Multinational training involving multidomain warfare is critical to security and deterrence in the Indo-Pacific, panelists said May 18 at the Association of the U.S. Army’s LANPAC Symposium and Exposition.
Gen. Datuk Seri Mohammad Ab Rahman, chief of the Malaysian army, said advanced technology and tactics are now critical parts of modern warfare. Greater cooperation is required “at all levels” to face new scenarios, he said. There is great value in joint training opportunities, especially when information-sharing is part of the training experience, he said.
South Korea’s military is planning platoon-level international exercises to teach partners to train and fight together. South Korea Gen. Ahn Byung-Seok, deputy commander of the Combined Forces Command, said joint training needs to concentrate on both hard power and soft power. Speaking through a translator, he said land forces will be operating in a multidomain environment and must train for this by focusing on agility and flexibility while integrating manned and unmanned systems.
He specifically called for the expansion of U.S. and South Korean training opportunities.

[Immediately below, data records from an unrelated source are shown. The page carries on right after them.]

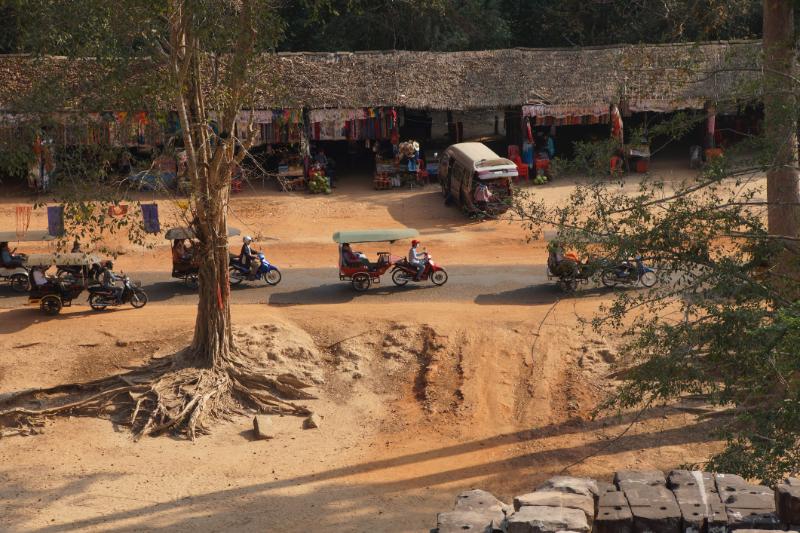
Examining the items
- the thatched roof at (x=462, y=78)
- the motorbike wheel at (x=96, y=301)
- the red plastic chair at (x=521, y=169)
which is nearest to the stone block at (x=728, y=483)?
the motorbike wheel at (x=96, y=301)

Lt. Gen. Romeo Brawner, commanding general of the Philippine army, agreed that there is an important value to international engagement from like-minded nations. Partners become stronger by working together, and potential adversaries could be deterred by the “united front” shown by partners in the exercises, he said.
It’s unlikely any one nation could deter a war by itself, said Lt. Gen. James Jarrard, deputy commanding general of U.S. Army Pacific. Instead, the region needs to be focused on joint operations, he said.
To prepare for such threats, allies and partners need to focus on large-scale exercises, Jarrard said. Such training is expensive but vital to growing the scale and scope of capabilities and readiness required to deter aggression.
“We will never deter war by ourselves,” he said. “It must be multilateral.”
Australian Army Chief of Staff Lt. Gen. Simon Stuart said it is important to “train as you will fight and fight as you train.” He also stressed that Indo-Pacific partners will never operate alone. “We are all part of one team,” he said. “We all have a contribution to make.”